В рамках беседы Дмитрия Борисовича Рюрикова, Чрезвычайного и Полномочного Посла РФ в Королевстве Дания с 2003 по 2007 г., занимавшего в 1995–1997 гг. пост помощника Президента РФ по внешнеполитическим вопросам, с главным редактором «ЭС» Александром Агеевым обсуждаются важнейшие геополитические процессы современности, в том числе и поистине способные вселить ужас…


— Может быть, начнем с того, как Вы ощущаете кризис, этот нерв эпохи?

— Я вернулся из Дании в августе 2007 г. и в декабре приступил к работе. А в феврале 2008 г. от одного весьма известного ученого-экономиста услышал, что мир, и Россию в том числе, вскоре ожидает болезненное вскрытие финансовых пузырей, мощный экономический спад, возможны кровопролития — и это затянется надолго. У меня сложилось однозначное мнение о том, что достаточно широкий круг людей считает кризис этапом на пути формирования нового мирового порядка и что мир должен через это пройти.

— А почему Россия так болезненно переживает кризис?

— Давайте все-таки начнем с Америки. Например, был в штате Нью-Йорк очень активный генеральный прокурор Элиот Спитцер, который в 2006 г. стал губернатором штата Нью-Йорк. Все у него было бы хорошо, если бы весной 2008 г. его не поймали на «романтическом» эпизоде с, так сказать, неправильной «финансовой составляющей». Писали, что это якобы далеко не самые страшные его прегрешения. В марте 2008 г. после скандала он ушел с поста губернатора. Причина отставки на самом деле была вовсе не в «романтике», а в том, что в феврале 2008 г.
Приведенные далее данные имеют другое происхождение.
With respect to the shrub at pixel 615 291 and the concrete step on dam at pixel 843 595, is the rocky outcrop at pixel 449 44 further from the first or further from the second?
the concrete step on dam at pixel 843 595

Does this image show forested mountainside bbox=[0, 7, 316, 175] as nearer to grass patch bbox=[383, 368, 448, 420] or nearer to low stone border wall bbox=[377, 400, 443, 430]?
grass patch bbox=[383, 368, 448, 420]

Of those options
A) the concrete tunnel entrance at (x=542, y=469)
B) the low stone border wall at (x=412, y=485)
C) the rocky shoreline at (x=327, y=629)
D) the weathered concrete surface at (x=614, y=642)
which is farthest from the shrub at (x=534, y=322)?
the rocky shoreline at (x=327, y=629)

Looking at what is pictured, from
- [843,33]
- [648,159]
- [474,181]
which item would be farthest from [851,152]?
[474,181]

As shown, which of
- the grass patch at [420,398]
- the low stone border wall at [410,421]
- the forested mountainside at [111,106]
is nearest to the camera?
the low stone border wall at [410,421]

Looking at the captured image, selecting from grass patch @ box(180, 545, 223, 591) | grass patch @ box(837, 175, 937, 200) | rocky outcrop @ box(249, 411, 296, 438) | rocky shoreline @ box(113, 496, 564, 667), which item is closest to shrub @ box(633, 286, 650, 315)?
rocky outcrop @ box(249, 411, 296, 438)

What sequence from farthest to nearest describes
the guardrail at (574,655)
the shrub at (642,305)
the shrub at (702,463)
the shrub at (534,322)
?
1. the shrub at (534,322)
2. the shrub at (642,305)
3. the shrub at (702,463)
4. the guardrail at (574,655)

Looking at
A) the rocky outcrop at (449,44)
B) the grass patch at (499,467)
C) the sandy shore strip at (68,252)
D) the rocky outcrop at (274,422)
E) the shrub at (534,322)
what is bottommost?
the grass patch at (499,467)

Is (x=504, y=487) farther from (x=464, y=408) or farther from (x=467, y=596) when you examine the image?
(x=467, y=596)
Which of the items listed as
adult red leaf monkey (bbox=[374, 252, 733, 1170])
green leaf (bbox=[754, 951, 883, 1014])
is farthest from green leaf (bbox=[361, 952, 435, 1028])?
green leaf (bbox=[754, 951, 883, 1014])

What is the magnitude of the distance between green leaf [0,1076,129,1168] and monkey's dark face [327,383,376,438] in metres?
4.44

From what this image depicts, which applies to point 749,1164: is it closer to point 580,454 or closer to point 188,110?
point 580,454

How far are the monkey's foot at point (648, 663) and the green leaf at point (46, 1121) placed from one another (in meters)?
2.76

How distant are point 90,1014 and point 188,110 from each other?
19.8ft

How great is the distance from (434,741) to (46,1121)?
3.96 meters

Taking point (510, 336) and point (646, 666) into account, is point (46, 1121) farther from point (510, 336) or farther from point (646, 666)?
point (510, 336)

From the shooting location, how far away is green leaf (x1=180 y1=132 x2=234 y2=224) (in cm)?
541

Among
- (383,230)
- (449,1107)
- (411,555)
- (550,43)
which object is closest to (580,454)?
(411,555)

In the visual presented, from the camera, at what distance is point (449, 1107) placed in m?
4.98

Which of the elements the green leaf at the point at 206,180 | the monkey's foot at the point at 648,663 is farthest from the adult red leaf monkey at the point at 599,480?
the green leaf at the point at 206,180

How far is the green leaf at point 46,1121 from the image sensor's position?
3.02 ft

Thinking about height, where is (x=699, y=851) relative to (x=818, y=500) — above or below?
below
Спитцер был приглашен в качестве свидетеля на заседание подкомитета сената США, где обсуждались вопросы рынка ценных бумаг. Был опубликован текст его заявления для подкомитета, а также отчет аудитора штата Нью-Йорк, в которых было разложено по полочкам все то, что произошло осенью 2008 г. Т. е. никакой тайны уже тогда не было. Спитцера «ушли», его свидетельство на сенатском подкомитете, естественно, не получило широкой огласки. Его просто убрали.

— За пророчество?

— Это не пророчество, это свидетельство эксперта, бывшего генерального прокурора штата и губернатора штата, который заинтересован в том, чтобы муниципальные финансы были в порядке. Спитцер стал говорить то, чего нельзя было говорить. Мы слишком увлекаемся абстракциями, говорим о мировых циклах и забываем про конкретику.

— Сталин как-то сказал: «У каждой трагедии есть имя, отчество и фамилия».

— Совершенно верно. Так вот, в 2004 и 2005 гг. некоторые американские конгрессмены озаботились тем же самым, что и Спитцер, видя пагубность методов формирования финансовых продуктов, из-за которых и разразился кризис. Они написали письмо в соответствующий комитет конгресса и подготовили законопроект. Но их усилия оказались напрасными, потому что компания Fannie Mae истратила 2 млн долл. на лоббирование своих интересов и компрометацию этих конгрессменов, а также на то, чтобы не допустить обсуждения подготовленного ими законопроекта. Недавно появилось сообщение, что вышла своего рода «черная книга», в которой говорится, что за десять лет — с 1998 по 2008 г. — Уолл-стрит и все заинтересованные структуры, которые зарабатывали на финансовых продуктах, истратили около 5 млрд долл. на лоббирование и поддержку процесса создания и использования «злокачественных» финансовых продуктов.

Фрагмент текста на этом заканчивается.